*Tarefa do exercício:*
No texto sobre as negociações entre a Grécia e o Eurogrupo, por quanto tempo o acordo prolongou o empréstimo a Atenas?

*Excerto do texto:*
● ● ● ● ● ● ●

Chefe do Eurogrupo só falando com
Tsipras conseguiu o acordo com Grécia
Miguel Santos 1/3/2015,
OBSERVADOR
Jeroen Dijsselbloem, presidente
do Eurogrupo, contou, em entrevista à Financial Times, pormenores sobre as
negociações com a Grécia em Bruxelas e como teve de afastar Varoufakis das
conversações.
As negociações
entre gregos e restantes parceiros europeus foram, como é sabido, bastante
difíceis: a tensão foi uma constante desde o primeiro dia e as conversações
estiveram mesmo a um pequeno passo de caírem por terra. À terceira reunião, no
entanto, – depois de duas completamente infrutíferas – Grécia e Eurogrupo
chegaram a um acordo que definiu a extensão do empréstimo a Atenas por mais
quatro meses. Mas tudo poderia ter sido diferente não fosse a mão pesada de
Jeroen Dijsselbloem, ministro das Finanças holandês e presidente do Eurogrupo,
que, em entrevista ao Financial Times, revelou como teve de encostar Yanis
Varoufakis à parede para levar as negociações a bom porto.
O presidente do
Eurogrupo contou (e confirmou) o estranho caso da carta enviada por Varoufakis
a Bruxelas. Depois de nas primeiras conversações terem sido acertados alguns
pontos fundamentais, o documento então assinado pelo grego e enviado para o
Eurogrupo rompia por completo com o que tinha sido discutido. Surpreendido,
Jeroen Dijsselbloem telefonou a Tsipras: “Telefonei a Tsipras e disse ‘olha, eu
não sei o que aconteceu, mas vocês enviaram-me uma carta diferente. Tsipras
ficou supreendido. ‘Como é possível?’ Ele confirmou. Alguém tinha alterado [a
carta]”.
Na altura, o
jornal alemão Bild garantia, citando fontes governamentais alemãs, que o envio
de uma segunda versão da carta tinha sido um “erro administrativo” do Governo
grego. Este sempre negou a existência dessa tal carta. Mas a verdade é que este
foi apenas um dos muitos episódios que marcaram as negociações entre gregos e
parceiros europeus.
Depois de cinco
dias de difíceis conversações – algumas presencialmente, outras por email e
telefone – Grécia e Eurogrupo chegaram a um acordo, só possível porque os
gregos apagaram uma das principais linhas vermelhas que desde o início tinham
traçado, isto é, aceitaram cumprir as condições de reforma existentes no
programa de assistência previamente acordado, como conta o Financial Times.

● ● ● ● ● ● ●

*Entradas fornecidas:*
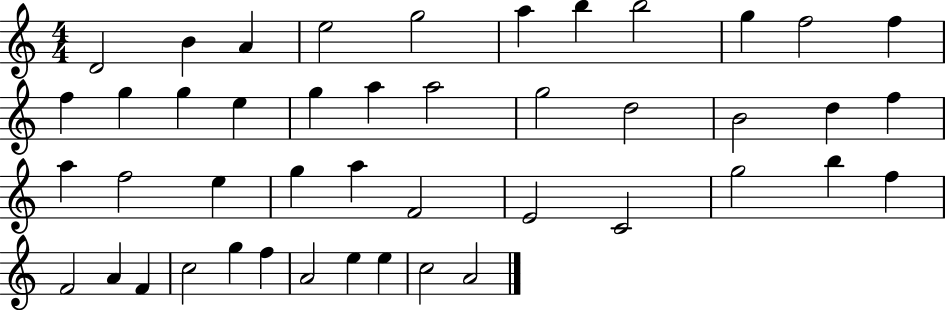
{
  \clef treble
  \numericTimeSignature
  \time 4/4
  \key c \major
  d'2 b'4 a'4 | e''2 g''2 | a''4 b''4 b''2 | g''4 f''2 f''4 | \break f''4 g''4 g''4 e''4 | g''4 a''4 a''2 | g''2 d''2 | b'2 d''4 f''4 | \break a''4 f''2 e''4 | g''4 a''4 f'2 | e'2 c'2 | g''2 b''4 f''4 | \break f'2 a'4 f'4 | c''2 g''4 f''4 | a'2 e''4 e''4 | c''2 a'2 | \break \bar "|."
}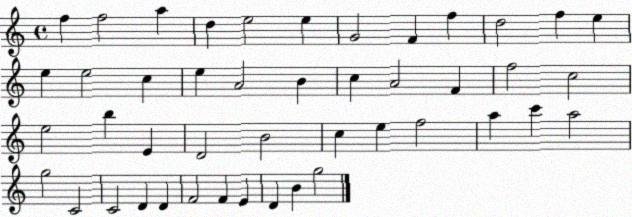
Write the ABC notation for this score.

X:1
T:Untitled
M:4/4
L:1/4
K:C
f f2 a d e2 e G2 F f d2 f e e e2 c e A2 B c A2 F f2 c2 e2 b E D2 B2 c e f2 a c' a2 g2 C2 C2 D D F2 F E D B g2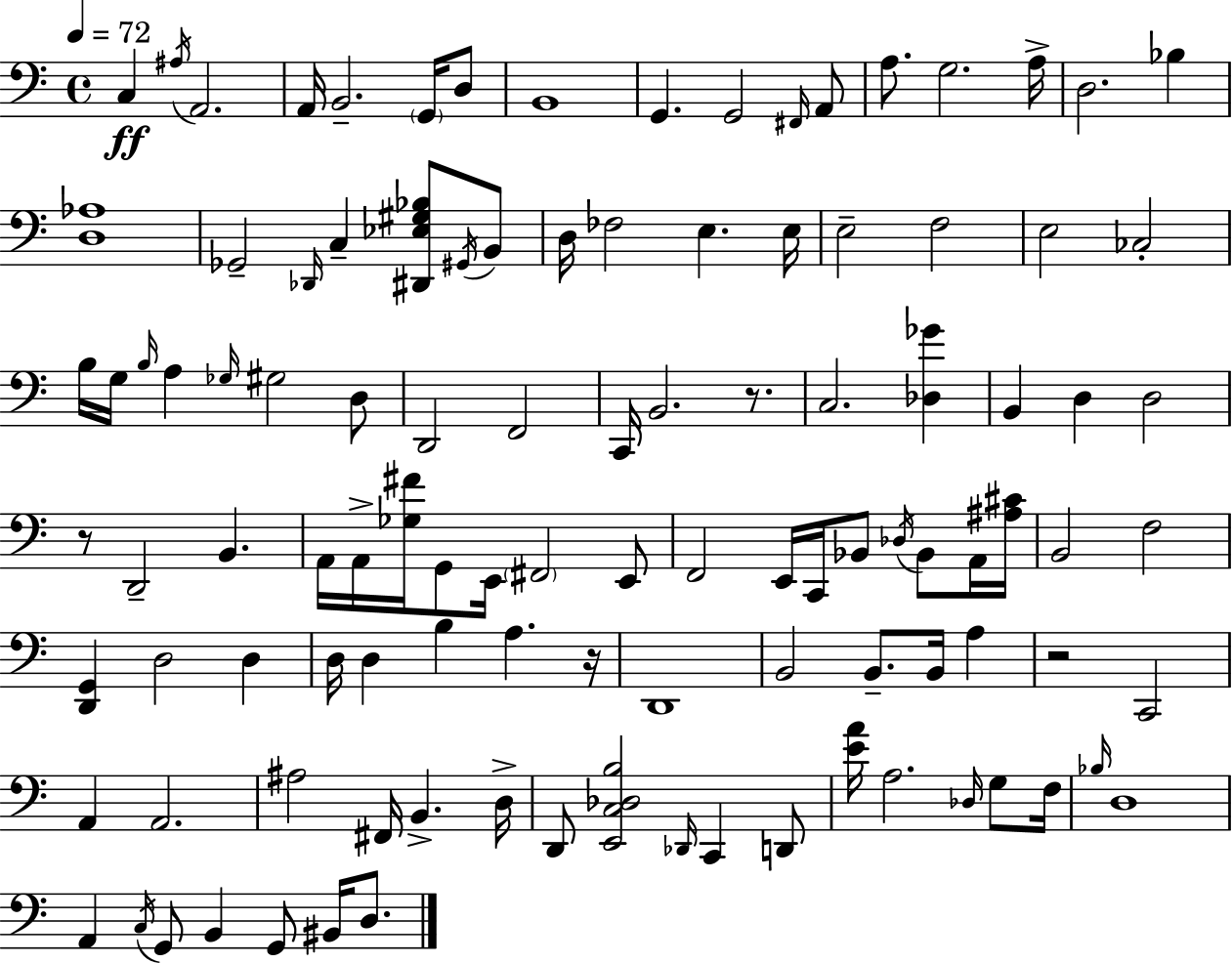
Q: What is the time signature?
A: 4/4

● ● ● ● ● ● ●

*Resposta completa:*
Por mais quatro meses.